“Here are the steps we took, which are suggested as a program of recovery:
- … that our lives had become unmanageable.” The Big Book of Alcoholics Anonymous, pg. 59
Lets look at the other half of the First Step, “…that our lives had become unmanageable.” What, exactly, is that unmanageability to which that line refers? We can look at all the external aspects of our lives and nothing seems to be going right, everything’s askew, from finances to relationships to employment, etc. Maybe, as we are at this alcohol and drug rehabilitation center in Los Angeles, it seems obvious that everything we have touched or are/have been involved with/in is less than manageable. That may be, in and of itself, more than enough of a description and proof of our inability to handle anything in our lives.
With that said, the unmanageability that plainly shows itself in the day-to-day of our existence is no match for the unmanageability that is churning and roiling within us. The drive to numb ourselves because of how we feel about the things we may have or have not done comes from the place of being so unsettled in the very core of our being. That is true unmanageability; everything else outside of us is simply a vague reflection of where we are internally.

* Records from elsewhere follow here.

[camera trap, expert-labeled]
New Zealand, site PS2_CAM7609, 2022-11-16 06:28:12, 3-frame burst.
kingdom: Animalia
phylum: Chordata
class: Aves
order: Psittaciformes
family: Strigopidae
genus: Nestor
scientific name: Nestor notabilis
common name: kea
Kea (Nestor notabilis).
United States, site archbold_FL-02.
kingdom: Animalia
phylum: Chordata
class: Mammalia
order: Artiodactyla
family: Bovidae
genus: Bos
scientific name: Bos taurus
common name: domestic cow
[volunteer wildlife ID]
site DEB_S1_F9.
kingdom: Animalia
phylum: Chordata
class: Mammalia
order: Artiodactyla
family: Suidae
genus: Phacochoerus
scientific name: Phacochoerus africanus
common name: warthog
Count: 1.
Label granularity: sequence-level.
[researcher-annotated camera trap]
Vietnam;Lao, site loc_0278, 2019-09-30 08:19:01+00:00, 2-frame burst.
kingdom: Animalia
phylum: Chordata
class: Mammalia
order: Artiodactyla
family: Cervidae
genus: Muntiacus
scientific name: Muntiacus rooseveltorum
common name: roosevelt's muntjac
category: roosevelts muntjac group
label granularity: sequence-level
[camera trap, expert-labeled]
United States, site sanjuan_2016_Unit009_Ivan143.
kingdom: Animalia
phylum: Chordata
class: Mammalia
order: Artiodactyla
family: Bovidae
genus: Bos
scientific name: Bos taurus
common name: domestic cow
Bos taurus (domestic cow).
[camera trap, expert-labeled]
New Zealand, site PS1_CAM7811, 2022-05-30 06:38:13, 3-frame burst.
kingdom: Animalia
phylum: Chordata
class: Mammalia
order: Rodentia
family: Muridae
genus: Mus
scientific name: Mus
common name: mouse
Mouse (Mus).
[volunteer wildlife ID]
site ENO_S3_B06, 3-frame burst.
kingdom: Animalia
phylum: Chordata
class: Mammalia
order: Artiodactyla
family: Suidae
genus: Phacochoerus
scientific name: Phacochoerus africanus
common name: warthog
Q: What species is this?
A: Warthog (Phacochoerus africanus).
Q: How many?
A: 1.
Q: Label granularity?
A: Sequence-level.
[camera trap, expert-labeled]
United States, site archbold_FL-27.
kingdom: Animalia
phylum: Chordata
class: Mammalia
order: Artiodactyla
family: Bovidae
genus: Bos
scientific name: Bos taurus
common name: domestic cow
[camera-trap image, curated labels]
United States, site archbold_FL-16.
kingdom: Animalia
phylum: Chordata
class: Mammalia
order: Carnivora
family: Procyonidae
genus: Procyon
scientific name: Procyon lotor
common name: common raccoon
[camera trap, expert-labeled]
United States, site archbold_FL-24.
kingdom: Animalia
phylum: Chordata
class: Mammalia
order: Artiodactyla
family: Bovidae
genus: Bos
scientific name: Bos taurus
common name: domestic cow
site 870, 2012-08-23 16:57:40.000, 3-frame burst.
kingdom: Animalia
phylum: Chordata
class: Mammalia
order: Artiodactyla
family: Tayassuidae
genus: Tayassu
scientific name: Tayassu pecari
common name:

Coupled together with the first half of the First Step, it sums up our torturous misery and insanity regarding alcohol and/or drugs. Fear not, the staff can help guide you into truly understanding this. In assisting us toward our necessary and thorough First Step experience, it allows us the opportunity to move forward, out of our prison built on alcohol and drugs. It no longer causes us to reside in that empty yet sick feeling in the place of our soul which leads us back again and again, no matter how much of our lives or the lives of those around us have disintegrated into sorrow and poverty, be it of the financial and/or spiritual kind. There is a way out of that cycle however we must be open to learning new actions and the true meaning of the words by which we begin our new lives.